President rues ‘shellacking’

President Barack Obama yesterday admitted he suffered a “shellacking” in mid-term elections, but would not concede the rout represented a massive repudiation of his transformative domestic agenda. A chastened President instead blamed the loss of the...

President Barack Obama yesterday admitted he suffered a “shellacking” in mid-term elections, but would not concede the rout represented a massive repudiation of his transformative domestic agenda.

A chastened President instead blamed the loss of the House of Representatives and Republican gains in the Senate on deep voter frustration at the sluggish recovery and his failure to clean up the “ugly mess” in Washington.

“It feels bad,” Mr Obama said, digesting his defeat in a White House news conference setting the tone for a looming period of divided government and political confrontation in which he must now chart his 2012 re-election bid.

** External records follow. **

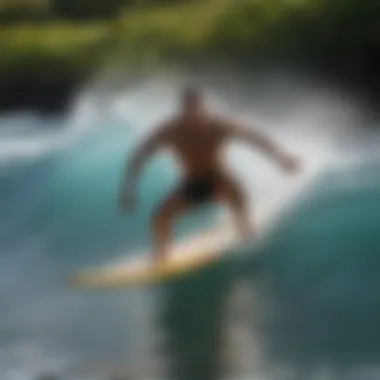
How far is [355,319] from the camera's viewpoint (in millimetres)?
900

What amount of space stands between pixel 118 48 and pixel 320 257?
317 mm

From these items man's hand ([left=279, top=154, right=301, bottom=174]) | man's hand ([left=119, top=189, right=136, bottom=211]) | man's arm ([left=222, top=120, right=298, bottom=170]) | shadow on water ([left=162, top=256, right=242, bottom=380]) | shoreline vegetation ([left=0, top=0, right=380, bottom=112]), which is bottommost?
shadow on water ([left=162, top=256, right=242, bottom=380])

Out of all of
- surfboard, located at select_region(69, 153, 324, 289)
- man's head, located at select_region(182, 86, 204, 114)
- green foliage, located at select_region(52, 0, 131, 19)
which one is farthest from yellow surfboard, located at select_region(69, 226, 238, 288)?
green foliage, located at select_region(52, 0, 131, 19)

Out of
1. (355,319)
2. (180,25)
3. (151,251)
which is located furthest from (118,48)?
(355,319)

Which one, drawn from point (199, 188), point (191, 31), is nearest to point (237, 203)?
point (199, 188)

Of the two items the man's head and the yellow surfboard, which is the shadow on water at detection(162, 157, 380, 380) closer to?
the yellow surfboard

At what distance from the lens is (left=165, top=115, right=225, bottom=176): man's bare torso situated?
0.94m

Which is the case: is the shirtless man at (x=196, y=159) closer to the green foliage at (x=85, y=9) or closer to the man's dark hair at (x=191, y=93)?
the man's dark hair at (x=191, y=93)

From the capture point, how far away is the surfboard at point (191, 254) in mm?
921

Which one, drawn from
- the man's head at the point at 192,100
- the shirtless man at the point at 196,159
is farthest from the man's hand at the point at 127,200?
the man's head at the point at 192,100

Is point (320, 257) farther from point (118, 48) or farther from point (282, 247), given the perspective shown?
point (118, 48)

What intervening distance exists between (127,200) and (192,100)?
130 millimetres

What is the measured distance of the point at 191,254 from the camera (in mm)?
923

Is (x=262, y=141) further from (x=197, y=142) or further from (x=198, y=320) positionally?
(x=198, y=320)
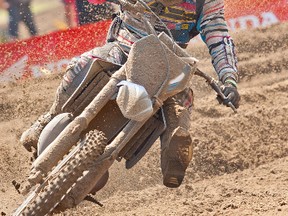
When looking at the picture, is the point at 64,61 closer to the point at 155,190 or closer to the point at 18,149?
the point at 18,149

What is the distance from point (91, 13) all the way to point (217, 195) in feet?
15.2

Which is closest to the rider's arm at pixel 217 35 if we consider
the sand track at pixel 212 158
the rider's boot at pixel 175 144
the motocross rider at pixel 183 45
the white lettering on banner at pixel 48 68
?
the motocross rider at pixel 183 45

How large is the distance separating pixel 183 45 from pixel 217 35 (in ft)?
0.83

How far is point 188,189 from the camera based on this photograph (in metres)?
6.21

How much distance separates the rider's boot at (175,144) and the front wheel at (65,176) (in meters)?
0.46

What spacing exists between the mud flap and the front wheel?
1.53ft

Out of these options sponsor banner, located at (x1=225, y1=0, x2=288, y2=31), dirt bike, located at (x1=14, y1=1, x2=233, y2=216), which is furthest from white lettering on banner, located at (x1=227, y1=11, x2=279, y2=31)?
dirt bike, located at (x1=14, y1=1, x2=233, y2=216)

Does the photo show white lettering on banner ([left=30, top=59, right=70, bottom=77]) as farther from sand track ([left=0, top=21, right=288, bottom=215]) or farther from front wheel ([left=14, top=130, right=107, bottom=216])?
front wheel ([left=14, top=130, right=107, bottom=216])

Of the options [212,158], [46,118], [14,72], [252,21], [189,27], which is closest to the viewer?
[46,118]

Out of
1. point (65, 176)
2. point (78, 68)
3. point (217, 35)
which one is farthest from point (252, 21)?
point (65, 176)

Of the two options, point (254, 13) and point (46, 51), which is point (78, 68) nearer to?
point (46, 51)

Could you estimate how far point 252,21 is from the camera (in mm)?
10922

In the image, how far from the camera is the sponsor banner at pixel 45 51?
9164mm

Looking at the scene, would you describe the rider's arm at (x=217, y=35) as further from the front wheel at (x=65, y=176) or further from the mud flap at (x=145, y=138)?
the front wheel at (x=65, y=176)
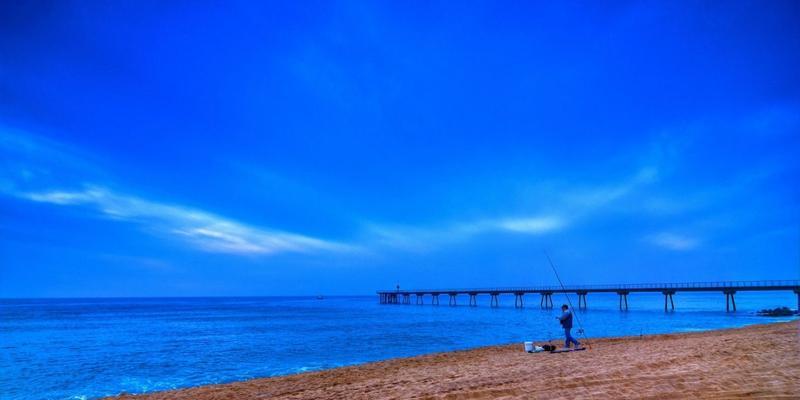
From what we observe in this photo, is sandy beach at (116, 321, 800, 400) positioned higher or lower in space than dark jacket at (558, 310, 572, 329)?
lower

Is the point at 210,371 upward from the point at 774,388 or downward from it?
downward

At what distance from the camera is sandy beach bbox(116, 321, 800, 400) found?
26.6 ft

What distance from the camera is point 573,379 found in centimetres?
969

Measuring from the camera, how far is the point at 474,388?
956 cm

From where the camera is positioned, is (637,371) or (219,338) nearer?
(637,371)

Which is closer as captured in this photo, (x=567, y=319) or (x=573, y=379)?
(x=573, y=379)

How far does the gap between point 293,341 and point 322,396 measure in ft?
72.7

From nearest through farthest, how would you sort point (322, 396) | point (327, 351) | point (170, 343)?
point (322, 396)
point (327, 351)
point (170, 343)

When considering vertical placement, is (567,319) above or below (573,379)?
above

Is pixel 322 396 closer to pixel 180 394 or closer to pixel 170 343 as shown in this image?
pixel 180 394

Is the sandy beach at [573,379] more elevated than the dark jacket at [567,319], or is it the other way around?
the dark jacket at [567,319]

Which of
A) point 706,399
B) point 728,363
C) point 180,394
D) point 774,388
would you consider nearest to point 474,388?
point 706,399

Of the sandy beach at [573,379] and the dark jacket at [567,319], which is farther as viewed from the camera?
the dark jacket at [567,319]

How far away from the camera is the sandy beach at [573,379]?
809 cm
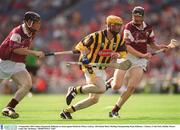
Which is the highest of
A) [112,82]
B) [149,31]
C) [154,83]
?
[149,31]

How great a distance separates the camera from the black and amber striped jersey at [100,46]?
45.5 ft

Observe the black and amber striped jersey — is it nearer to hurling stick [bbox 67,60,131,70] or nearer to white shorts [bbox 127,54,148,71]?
hurling stick [bbox 67,60,131,70]

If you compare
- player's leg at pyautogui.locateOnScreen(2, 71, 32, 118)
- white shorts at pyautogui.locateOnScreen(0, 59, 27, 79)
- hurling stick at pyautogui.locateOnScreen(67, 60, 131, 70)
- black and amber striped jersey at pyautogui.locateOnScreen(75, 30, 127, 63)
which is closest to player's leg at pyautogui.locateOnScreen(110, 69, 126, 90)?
hurling stick at pyautogui.locateOnScreen(67, 60, 131, 70)

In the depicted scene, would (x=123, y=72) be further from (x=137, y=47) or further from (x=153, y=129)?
(x=153, y=129)

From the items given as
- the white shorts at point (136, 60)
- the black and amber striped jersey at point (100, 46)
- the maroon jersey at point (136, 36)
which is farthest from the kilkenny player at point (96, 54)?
the white shorts at point (136, 60)

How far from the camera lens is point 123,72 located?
15172mm

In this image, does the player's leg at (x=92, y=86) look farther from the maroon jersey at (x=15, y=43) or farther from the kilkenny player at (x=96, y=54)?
the maroon jersey at (x=15, y=43)

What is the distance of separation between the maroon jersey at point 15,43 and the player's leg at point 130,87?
2172 millimetres

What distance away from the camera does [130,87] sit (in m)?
14.9

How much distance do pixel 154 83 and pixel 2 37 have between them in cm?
737

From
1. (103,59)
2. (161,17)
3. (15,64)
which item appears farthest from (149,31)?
(161,17)

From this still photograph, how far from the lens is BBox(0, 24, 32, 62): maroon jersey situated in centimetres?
1386

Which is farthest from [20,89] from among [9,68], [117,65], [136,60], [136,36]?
[136,36]

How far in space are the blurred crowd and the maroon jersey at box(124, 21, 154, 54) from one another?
11.6 metres
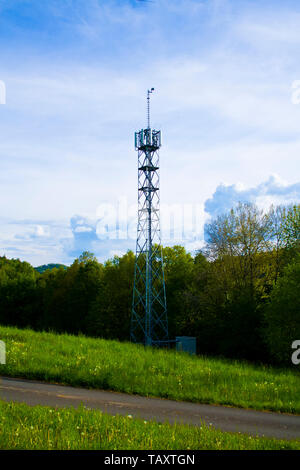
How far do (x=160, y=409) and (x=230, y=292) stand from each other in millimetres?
33906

“There is no doubt that people’s number-one concern is the economy, and what they were expressing great frustration about is the fact that we haven’t made enough progress on the economy,” Mr Obama said.

“They don’t see it... so I think I have got to take direct responsibility for the fact that we have not made as much progress as we need to make.”

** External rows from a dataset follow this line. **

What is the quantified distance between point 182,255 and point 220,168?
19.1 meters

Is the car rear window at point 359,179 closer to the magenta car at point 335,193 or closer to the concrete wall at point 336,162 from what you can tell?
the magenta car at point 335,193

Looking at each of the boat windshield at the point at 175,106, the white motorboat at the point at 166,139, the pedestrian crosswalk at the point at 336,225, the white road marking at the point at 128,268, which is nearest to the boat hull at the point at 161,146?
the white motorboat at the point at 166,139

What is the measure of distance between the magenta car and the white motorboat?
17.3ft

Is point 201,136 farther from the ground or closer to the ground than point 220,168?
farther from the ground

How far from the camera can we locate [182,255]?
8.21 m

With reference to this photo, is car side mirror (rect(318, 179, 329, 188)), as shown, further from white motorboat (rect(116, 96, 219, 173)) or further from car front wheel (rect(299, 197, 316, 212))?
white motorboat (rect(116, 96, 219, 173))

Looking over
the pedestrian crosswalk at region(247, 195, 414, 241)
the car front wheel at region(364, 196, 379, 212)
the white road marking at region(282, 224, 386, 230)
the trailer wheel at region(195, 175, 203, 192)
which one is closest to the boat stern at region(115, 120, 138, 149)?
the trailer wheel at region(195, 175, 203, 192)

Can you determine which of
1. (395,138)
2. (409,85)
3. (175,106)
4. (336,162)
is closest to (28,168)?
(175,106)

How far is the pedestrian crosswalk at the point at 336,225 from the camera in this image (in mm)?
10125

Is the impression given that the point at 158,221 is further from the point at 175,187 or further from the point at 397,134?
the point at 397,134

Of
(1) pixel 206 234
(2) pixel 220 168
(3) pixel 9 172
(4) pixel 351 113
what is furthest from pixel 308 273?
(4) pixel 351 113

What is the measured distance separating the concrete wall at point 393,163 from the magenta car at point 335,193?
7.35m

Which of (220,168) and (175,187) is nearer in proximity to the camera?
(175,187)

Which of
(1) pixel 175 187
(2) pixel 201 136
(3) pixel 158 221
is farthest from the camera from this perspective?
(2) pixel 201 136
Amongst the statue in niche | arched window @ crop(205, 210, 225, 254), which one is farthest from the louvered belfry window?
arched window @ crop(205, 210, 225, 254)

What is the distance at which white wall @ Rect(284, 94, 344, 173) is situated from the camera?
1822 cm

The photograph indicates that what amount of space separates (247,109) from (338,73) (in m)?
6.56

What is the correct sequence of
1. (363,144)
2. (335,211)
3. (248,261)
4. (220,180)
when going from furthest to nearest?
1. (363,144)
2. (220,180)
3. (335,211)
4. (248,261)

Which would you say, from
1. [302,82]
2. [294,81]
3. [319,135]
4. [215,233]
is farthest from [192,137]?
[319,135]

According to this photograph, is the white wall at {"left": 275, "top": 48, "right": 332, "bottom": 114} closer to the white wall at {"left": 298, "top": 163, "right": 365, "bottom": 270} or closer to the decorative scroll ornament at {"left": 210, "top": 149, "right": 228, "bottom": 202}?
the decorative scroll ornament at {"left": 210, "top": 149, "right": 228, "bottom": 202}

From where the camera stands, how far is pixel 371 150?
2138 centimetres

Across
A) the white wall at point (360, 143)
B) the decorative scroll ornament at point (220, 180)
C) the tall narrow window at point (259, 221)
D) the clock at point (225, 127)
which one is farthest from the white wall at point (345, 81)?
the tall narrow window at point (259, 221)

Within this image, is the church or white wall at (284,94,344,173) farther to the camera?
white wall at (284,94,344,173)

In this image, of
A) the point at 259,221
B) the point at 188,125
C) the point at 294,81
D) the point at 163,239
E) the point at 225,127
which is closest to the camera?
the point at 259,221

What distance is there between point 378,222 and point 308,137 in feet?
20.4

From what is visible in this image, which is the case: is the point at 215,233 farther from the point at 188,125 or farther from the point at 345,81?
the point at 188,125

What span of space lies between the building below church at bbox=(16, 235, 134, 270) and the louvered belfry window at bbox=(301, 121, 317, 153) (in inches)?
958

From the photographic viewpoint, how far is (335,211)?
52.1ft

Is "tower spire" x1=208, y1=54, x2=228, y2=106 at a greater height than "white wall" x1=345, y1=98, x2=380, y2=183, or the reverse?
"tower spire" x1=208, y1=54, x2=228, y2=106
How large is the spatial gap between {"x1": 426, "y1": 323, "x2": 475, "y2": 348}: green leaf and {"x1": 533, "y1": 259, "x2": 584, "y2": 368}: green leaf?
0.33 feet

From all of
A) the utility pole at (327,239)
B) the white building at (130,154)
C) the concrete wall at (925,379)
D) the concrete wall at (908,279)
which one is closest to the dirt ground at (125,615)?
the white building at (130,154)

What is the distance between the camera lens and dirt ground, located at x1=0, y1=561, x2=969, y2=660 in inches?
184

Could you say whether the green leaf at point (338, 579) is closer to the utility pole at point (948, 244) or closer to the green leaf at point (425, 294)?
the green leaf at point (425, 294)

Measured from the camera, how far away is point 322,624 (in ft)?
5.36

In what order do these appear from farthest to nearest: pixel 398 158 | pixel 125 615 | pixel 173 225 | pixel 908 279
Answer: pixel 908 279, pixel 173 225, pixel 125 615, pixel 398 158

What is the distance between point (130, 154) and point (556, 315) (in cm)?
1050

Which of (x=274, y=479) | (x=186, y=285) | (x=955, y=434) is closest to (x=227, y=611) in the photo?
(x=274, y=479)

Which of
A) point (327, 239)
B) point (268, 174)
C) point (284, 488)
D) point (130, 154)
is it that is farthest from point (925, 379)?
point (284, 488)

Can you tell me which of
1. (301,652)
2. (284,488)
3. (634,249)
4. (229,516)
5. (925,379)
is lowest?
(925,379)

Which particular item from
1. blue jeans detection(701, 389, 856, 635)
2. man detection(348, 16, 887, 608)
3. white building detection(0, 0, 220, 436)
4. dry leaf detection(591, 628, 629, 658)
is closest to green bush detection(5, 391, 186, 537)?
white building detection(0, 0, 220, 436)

“I have got to do a better job – just like everybody else in Washington does.”

Republican leaders meanwhile, savouring deep countrywide gains, promised to seek common ground where possible, but warned voters had sent a signal that Mr Obama’s reform plans had gone too far and must be halted.

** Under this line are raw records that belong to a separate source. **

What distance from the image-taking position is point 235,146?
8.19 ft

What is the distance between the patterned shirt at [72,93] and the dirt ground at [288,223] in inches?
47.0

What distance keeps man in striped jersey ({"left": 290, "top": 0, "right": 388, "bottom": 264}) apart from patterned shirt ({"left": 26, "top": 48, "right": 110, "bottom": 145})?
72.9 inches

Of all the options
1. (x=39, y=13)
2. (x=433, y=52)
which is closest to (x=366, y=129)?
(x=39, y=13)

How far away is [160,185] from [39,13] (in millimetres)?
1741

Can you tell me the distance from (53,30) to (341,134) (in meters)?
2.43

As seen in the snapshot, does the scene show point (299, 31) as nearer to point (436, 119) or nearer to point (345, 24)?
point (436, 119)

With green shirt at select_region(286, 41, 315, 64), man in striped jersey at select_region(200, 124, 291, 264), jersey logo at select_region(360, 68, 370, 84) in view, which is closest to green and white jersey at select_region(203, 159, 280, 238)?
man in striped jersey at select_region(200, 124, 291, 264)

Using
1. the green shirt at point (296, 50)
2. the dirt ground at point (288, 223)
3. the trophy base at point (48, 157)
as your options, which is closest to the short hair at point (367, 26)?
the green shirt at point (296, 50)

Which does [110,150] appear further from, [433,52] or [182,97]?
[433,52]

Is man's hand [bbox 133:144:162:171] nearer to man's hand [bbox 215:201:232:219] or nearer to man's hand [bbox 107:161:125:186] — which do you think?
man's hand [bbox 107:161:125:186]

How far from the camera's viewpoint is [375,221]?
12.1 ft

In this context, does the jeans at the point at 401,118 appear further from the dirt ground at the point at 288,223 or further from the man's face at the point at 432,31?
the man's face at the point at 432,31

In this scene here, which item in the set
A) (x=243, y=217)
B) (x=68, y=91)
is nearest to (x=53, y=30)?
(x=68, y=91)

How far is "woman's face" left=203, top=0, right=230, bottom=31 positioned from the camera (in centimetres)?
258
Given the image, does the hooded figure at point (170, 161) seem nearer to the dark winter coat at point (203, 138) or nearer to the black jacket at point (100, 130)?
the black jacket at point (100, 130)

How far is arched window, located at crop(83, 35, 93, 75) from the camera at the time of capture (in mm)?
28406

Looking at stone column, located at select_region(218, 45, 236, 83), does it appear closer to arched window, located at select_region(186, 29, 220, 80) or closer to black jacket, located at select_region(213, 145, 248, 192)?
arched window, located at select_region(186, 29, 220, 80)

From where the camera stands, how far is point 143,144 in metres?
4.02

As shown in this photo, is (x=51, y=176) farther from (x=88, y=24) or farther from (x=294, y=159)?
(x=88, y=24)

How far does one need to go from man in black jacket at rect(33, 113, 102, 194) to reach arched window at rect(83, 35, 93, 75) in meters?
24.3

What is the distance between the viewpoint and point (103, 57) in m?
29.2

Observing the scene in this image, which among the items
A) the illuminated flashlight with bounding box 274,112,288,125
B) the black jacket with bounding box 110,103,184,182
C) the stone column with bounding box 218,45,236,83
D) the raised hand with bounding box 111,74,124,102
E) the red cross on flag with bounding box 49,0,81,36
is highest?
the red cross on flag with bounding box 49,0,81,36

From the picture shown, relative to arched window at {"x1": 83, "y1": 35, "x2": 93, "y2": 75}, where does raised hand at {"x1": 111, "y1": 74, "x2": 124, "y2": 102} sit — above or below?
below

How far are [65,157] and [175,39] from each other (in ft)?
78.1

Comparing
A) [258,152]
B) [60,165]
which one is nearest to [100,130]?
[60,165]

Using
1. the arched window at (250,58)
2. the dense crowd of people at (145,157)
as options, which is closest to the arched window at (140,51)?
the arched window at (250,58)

House Minority Leader John Boehner, in line to replace the first woman speaker, Democrat Nancy Pelosi in January, said Mr Obama must “change course.”

“I think it’s pretty clear that the Obama-Pelosi agenda is being rejected by the American people,” Mr Boehner told reporters, and called Mr Obama’s signature health reform law a “monstrosity”.

With pundits already warning Tuesday’s rout could augur ill for Mr Obama’s 2012 re-election bid, the President also said that ex-President’s Ronald Reagan and Bill Clinton had suffered mid-term pain, but won second terms.

“I’m not recommending for every future President that they take a shellacking like I did last night,” he said, noting how hard it was in the White House “bubble” to feel the pain of ordinary Americans.

“You know, I’m sure there are easier ways to learn these lessons.”

But Mr Obama repeatedly avoided the chance offered by journalists to concede that his sweeping political agenda, including health care reform, had been an overreach of his 2008 mandate.

And he said it was now important for Democrats and Republicans to sit together and seek common ground on creating jobs and the economy.